▶ [Brano fornito]
-- -- --
La Corte d'Appello aveva rilevato che la sola lesione dell'integrità psicofisica non comportava necessariamente la lesione della capacità lavorativa specifica e generica: la danneggiata, al momento del sinistro, non svolgeva alcuna attività lavorativa e non era stata fornita la prova che in futuro non avrebbe potuto svolgere la professione di geometra, quella che aveva scelto di intraprendere in base al suo corso di studi. La sola lesione dell'integrità psicofisica non comportava, inoltre, l'automatico riconoscimento della riduzione della possibilità di svolgere qualsiasi altra attività lavorativa. Non era stata fornita, infine, nemmeno la prova che l'invalidità avrebbe comportato una maggiore difficoltà nell'attendere alle mansioni di casalinga.

La tesi prospettata dalla ricorrente, invece, si basava sull'assunto che una volta riconosciuto, come nel suo caso, una grave invalidità fisica permanente la lesione della capacità lavorativa generica, il c.d. danno da casalinga e la lesione della capacità lavorativa specifica potevano essere accertate in via presuntiva dal giudice sulla base di un giudizio prognostico.
-- -- --
[Una serie di dati]

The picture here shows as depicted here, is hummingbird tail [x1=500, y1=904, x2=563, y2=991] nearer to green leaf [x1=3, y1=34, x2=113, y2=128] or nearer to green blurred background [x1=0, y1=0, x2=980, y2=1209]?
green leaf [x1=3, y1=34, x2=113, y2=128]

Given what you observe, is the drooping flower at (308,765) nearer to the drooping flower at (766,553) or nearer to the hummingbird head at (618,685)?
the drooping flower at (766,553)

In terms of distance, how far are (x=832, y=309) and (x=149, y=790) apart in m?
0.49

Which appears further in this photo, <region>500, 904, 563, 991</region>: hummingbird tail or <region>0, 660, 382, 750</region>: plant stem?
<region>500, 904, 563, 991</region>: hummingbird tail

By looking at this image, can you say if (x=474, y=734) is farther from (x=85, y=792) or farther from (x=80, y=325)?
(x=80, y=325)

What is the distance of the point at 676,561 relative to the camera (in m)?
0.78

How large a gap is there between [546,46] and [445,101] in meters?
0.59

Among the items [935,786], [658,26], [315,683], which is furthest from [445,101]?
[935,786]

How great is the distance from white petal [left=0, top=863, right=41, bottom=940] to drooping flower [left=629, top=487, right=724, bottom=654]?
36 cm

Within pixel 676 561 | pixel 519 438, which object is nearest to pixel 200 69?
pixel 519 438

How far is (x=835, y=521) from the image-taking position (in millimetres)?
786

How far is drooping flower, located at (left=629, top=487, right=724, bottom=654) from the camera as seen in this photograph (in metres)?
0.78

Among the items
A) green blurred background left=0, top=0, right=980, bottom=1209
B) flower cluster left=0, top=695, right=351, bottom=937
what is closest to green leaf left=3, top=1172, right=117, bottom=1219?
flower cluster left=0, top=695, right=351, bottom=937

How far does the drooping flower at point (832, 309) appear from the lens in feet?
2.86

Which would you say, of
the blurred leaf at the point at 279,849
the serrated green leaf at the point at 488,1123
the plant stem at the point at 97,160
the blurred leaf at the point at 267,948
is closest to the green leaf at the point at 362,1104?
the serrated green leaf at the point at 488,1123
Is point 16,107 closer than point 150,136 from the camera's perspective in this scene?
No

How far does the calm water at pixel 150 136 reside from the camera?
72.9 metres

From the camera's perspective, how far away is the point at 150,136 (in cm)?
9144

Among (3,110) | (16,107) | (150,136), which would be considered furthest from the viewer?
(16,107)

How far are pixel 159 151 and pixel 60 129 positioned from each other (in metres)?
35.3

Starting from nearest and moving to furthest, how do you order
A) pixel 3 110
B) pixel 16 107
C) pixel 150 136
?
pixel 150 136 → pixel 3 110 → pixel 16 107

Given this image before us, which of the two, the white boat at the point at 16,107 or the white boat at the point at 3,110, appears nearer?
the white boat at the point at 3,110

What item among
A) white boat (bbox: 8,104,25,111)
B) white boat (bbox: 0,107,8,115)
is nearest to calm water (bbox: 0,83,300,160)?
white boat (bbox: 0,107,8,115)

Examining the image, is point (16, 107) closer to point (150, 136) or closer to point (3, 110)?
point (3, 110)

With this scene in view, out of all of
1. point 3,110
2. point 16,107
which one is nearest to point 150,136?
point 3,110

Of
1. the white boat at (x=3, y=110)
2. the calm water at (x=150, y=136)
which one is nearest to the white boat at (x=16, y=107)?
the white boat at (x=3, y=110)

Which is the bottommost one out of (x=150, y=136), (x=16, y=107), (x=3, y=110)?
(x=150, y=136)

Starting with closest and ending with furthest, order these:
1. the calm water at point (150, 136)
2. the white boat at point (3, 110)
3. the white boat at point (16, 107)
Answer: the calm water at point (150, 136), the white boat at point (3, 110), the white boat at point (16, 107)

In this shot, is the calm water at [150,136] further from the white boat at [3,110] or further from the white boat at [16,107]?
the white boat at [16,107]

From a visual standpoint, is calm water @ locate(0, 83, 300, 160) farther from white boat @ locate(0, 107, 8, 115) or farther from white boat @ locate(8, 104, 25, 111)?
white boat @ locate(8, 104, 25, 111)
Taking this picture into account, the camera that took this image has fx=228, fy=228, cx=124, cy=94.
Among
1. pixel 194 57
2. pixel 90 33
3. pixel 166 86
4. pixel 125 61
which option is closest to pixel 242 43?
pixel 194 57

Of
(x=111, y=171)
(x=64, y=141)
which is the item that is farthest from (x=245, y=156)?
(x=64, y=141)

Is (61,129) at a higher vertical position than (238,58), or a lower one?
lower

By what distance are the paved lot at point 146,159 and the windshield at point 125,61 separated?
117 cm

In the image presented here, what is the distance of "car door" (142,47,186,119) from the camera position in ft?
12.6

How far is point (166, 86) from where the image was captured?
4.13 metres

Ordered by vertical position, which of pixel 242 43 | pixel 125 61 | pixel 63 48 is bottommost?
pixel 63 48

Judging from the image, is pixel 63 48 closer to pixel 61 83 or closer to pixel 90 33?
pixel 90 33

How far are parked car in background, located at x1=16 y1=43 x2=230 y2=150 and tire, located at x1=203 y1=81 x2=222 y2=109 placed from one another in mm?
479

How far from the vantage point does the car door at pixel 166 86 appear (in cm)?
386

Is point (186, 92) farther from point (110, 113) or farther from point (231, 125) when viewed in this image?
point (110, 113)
-- -- --
▶ [Obiettivo] Ripeti alla lettera la parte del brano sulla capacità lavorativa che comincia con "La Corte d'Appello" e prosegue fino a "mansioni di casalinga.".

▶ [Risultato del compito]
La Corte d'Appello aveva rilevato che la sola lesione dell'integrità psicofisica non comportava necessariamente la lesione della capacità lavorativa specifica e generica: la danneggiata, al momento del sinistro, non svolgeva alcuna attività lavorativa e non era stata fornita la prova che in futuro non avrebbe potuto svolgere la professione di geometra, quella che aveva scelto di intraprendere in base al suo corso di studi. La sola lesione dell'integrità psicofisica non comportava, inoltre, l'automatico riconoscimento della riduzione della possibilità di svolgere qualsiasi altra attività lavorativa. Non era stata fornita, infine, nemmeno la prova che l'invalidità avrebbe comportato una maggiore difficoltà nell'attendere alle mansioni di casalinga.